Leitores, recebi ontem da imprensa da Câmara matéria sobre a estação de tratamento de esgoto do bairro Paes Leme. Agradeço à assessoria de imprensa por estar incluindo este
blog em sua lista de distribuição. O mesmo agradecimento faço à imprensa da Prefeitura de Imbituba. Pena que não há retorno desses órgãos no sentido de responder às questões suscitadas por mim ou pelos leitores.
Bem, a matéria da imprensa da Câmara informou que o vereador Dorlin Nunes Júnior (PSDB), o vereador Luís Antônio Dutra (PSDB) e o presidente da Câmara, Christiano Lopes de Oliveira (DEM), questionaram o engenheiro sanitarista da Casan, Luiz Alexandre Rocha, e o gerente da Sanevix (empresa executora do projeto), Vitor Cezar Pegoretti, sobre alguns pontos que causam dúvidas acerca do tratamento dos efluentes (esgoto).
Há algumas semanas, o vereador Dorlin apresentou requerimento solicitando cópia do projeto de saneamento e questionando o nível de oxigênio da água que irá para a Lagoa da Bomba, após tratados os efluentes na estação.
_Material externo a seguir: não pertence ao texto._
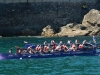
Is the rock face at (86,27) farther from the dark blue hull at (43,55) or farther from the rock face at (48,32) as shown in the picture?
the dark blue hull at (43,55)

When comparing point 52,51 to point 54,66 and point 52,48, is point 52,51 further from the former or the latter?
point 54,66

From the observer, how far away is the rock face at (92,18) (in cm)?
8144

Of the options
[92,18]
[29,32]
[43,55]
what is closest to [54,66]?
[43,55]

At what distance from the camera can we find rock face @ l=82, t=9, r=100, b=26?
267 feet

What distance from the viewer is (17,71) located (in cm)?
3609

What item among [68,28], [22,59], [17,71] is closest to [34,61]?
[22,59]

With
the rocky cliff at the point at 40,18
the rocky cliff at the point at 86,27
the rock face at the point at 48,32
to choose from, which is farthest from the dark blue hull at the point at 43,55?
the rock face at the point at 48,32

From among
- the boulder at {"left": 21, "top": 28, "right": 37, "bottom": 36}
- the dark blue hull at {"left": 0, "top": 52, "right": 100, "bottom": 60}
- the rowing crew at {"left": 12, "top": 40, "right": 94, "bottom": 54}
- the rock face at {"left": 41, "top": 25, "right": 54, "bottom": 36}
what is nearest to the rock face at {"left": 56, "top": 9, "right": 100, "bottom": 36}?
the rock face at {"left": 41, "top": 25, "right": 54, "bottom": 36}

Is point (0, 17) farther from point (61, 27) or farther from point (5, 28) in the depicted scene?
point (61, 27)

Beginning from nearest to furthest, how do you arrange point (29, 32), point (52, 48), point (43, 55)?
point (43, 55), point (52, 48), point (29, 32)

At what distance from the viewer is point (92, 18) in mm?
81688

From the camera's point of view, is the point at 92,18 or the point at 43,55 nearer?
the point at 43,55

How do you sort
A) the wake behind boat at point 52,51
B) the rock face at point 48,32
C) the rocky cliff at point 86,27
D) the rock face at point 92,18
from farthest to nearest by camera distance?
the rock face at point 92,18 < the rock face at point 48,32 < the rocky cliff at point 86,27 < the wake behind boat at point 52,51

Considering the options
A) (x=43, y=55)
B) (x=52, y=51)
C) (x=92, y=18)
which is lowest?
(x=43, y=55)
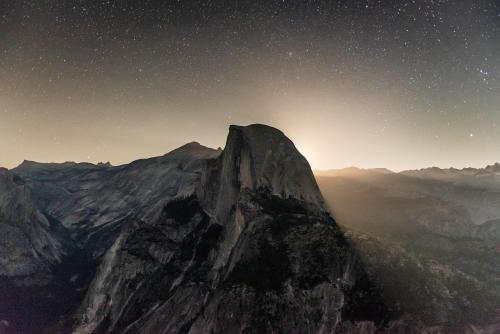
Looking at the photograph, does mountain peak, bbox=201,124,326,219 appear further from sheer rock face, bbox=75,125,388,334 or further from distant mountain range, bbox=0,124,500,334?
distant mountain range, bbox=0,124,500,334

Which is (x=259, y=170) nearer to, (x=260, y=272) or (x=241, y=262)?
(x=241, y=262)

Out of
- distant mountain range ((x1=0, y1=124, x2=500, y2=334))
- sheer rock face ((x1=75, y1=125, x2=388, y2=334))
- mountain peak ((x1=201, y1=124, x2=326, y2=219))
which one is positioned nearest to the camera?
sheer rock face ((x1=75, y1=125, x2=388, y2=334))

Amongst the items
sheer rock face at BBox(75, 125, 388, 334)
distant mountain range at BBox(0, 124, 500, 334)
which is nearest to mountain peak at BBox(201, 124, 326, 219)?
sheer rock face at BBox(75, 125, 388, 334)

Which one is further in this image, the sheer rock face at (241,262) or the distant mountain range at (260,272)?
the distant mountain range at (260,272)

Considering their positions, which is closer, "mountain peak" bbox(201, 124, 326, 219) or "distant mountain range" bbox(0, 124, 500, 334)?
"distant mountain range" bbox(0, 124, 500, 334)

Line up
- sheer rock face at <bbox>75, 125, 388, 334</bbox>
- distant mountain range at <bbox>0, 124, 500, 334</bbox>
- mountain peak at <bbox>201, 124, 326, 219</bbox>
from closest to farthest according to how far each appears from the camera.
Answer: sheer rock face at <bbox>75, 125, 388, 334</bbox>, distant mountain range at <bbox>0, 124, 500, 334</bbox>, mountain peak at <bbox>201, 124, 326, 219</bbox>

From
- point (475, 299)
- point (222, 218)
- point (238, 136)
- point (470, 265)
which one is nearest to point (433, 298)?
point (475, 299)

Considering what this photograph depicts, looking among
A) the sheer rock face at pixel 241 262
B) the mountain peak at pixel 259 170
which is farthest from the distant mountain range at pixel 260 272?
the mountain peak at pixel 259 170

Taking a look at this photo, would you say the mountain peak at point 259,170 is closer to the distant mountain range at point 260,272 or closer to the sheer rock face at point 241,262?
the sheer rock face at point 241,262

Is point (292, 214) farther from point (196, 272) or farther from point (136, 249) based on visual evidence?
point (136, 249)
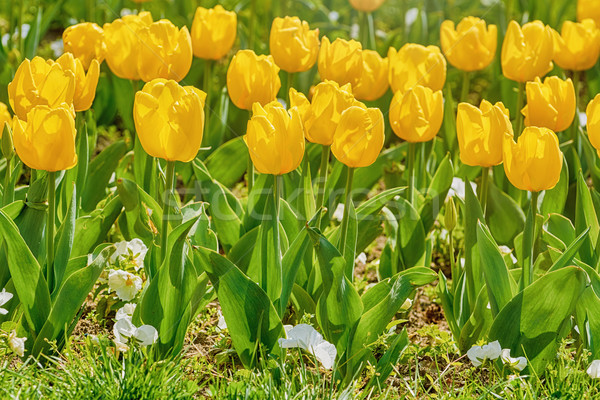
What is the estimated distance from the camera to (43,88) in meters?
2.32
Questionou, também, sobre o manômetro e a autonomia da estação, no que concerne à eventual parada por problemas técnicos.
O engenheiro sanitarista explicou que não há determinação por lei de nível mínimo de oxigênio na água. “É claro que, quanto maior, melhor, mas os parâmetros que devemos nos preocupar são com o PH e a temperatura para que não haja problemas”, diz ele.
Leitores, como uma não tão simples busca na
internet, quando comentei sobre esse requerimento do vereador Dorlin, verifiquei que há sim determinação legal, tratando-se de uma norma do Conselho Nacional do Meio Ambiente-CONAMA, no sentido de que deverá ser observado o nível de oxigênio quando da remessa de efluentes tratados para uma lagoa. Não tenho conhecimentos ténicos nessa área e posso ter interpretado mal o que eu li em minha pesquisa, mas penso que os vereadores têm sim de exigir informações técnicas e legais sobre isso. Mais ainda deve o Ministério Público local fiscalizar essa questão.
Com relação ao manômetro, uma espécie de medidor de pressão, não haverá qualquer problema em eventual troca. A autonomia, segundo o engenheiro, foi aumentada para o caso de haver necessidade de jogar o esgoto na lagoa, diante da possibilidade da estação ter seu limite de captação esgotado (ficar cheia). “A estação tem autonomia, em caso de problemas como falta de energia, de cerca de quatro horas, dependendo do fluxo, mas essa falta de energia é raríssima de acontecer”, disse Rocha.
No mês de junho, a estação deve entrar em funcionamento para testes. Até o mês de agosto, o período será utilizado também para orientação das residências que devem fazer a ligação, cujo custo será arcado pelo morador, enquanto a Casan dará orientações sobre como proceder.
Leitores, uma questão que há de ser vista, no campo jurídico, é que a Casan pretende cobrar pelos serviços, inclusive de quem não se beneficiará dele. E essa cobrança deverá ocorrer a partir de agosto.
Eu entendo que se o cidadão não tem o esgoto de sua residência remetido para a estação de tratamento, não deve ser cobrado pelo serviço que não usa. Caso fosse utilizar a água da Lagoa da Bomba, então sim eu entenderia que todos teriam que pagar. Mas não é o caso.
Acredito que a Casan só poderia cobrar de todos, se a todos estivesse o serviço à disposição, como é o caso da coleta de lixo, por exemplo: usa quem quer, mas está a sua disposição.
Gostaria que o Presidente da OAB de Imbituba, César de Oliveira, meu leitor, e tenho honra disso, comentasse essa questão.
Continuando na matéria distribuída pela imprensa oficial, esta informou que o vereador Dolin ressaltou: “Essa reunião é uma continuação de um outro encontro onde a Sanevix não compareceu. Precisávamos saber a real situação deste projeto, para que não cometamos erros”.
A fiscalização da vigilância sanitária, tão logo se iniciem as operações da estação de tratamento, será necessária para que se comece a salvação da Lagoa da Bomba, que como disse o jornalista Manoel de Oliveira Martins, em seu livro sobre a História de nossa cidade, "por muito tempo abasteceu Imbituba com água poluída", e cujo serviço, na época, também era prestado pela Casan.
Também participaram da visita à estação o secretário de Desenvolvimento Urbano, Ramiris Ferreira, e o diretor geral dessa secretaria, Eduardo Nunes, que acompanham diretamente o desenvolvimento do projeto.